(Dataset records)
Content starts

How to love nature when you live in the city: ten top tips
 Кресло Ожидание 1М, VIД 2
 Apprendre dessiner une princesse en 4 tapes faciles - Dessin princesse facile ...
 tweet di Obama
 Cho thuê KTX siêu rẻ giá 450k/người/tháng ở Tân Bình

Content ends

* _Instructions for the task_
Exactly the lines from the one that holds "Кресло Ожидание 1М, VIД 2" through the final line of the records above should be written out, and only those.

* _The completed task_
 Кресло Ожидание 1М, VIД 2
 Apprendre dessiner une princesse en 4 tapes faciles - Dessin princesse facile ...
 tweet di Obama
 Cho thuê KTX siêu rẻ giá 450k/người/tháng ở Tân Bình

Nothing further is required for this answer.